▶ _Given task_
Scale the records from the line containing "What is the measured" through the end of the records, and copy those lines in full, requests included. In each answer, multiply the distance value by 2 and round to the same number of decimal places it had, rounding halves up.

Spatial question records

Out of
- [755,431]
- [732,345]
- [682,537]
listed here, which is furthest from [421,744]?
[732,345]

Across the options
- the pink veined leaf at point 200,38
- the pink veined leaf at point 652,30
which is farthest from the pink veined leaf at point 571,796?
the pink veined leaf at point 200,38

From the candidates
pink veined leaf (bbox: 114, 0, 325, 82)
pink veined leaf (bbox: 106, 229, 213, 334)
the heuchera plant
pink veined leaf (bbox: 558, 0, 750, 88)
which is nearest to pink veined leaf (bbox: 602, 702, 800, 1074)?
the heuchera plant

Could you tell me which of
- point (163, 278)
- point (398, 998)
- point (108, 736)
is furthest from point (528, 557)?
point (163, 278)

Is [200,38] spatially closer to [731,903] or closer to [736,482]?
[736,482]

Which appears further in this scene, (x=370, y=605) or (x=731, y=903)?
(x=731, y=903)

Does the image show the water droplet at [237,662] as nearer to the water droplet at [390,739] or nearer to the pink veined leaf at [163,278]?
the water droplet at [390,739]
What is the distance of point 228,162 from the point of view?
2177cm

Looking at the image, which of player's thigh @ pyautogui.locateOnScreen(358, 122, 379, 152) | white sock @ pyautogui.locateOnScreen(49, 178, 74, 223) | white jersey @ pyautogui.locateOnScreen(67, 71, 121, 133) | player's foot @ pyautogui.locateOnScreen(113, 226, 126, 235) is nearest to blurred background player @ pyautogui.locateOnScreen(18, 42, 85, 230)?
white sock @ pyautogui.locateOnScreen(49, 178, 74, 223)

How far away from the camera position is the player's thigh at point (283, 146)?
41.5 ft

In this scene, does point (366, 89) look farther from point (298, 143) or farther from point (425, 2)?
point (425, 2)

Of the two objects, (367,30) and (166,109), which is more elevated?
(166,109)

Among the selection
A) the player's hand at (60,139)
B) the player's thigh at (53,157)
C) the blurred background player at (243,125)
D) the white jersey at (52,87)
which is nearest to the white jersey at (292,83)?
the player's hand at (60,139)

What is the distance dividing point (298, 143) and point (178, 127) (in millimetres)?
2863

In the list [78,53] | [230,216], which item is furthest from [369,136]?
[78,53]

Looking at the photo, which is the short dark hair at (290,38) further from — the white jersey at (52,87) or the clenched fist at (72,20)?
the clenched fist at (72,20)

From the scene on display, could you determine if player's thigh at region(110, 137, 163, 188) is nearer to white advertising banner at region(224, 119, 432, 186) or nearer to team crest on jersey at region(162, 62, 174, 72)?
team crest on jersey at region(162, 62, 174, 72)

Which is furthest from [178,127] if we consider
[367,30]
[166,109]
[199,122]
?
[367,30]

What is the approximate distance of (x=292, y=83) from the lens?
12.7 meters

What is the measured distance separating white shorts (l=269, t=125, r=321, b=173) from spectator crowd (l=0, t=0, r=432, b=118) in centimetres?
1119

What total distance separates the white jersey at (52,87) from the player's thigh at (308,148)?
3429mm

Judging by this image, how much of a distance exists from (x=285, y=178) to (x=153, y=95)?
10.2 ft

▶ _Reply to the exercise_
What is the measured distance separating white shorts (l=269, t=125, r=321, b=173) from spectator crowd (l=0, t=0, r=432, b=118) in centimetres?
2238

What total distance separates the white jersey at (52,87) from the player's thigh at (308,148)?
6858mm

Judging by this image, how much of a distance exists from (x=285, y=178) to (x=153, y=95)?
20.4 ft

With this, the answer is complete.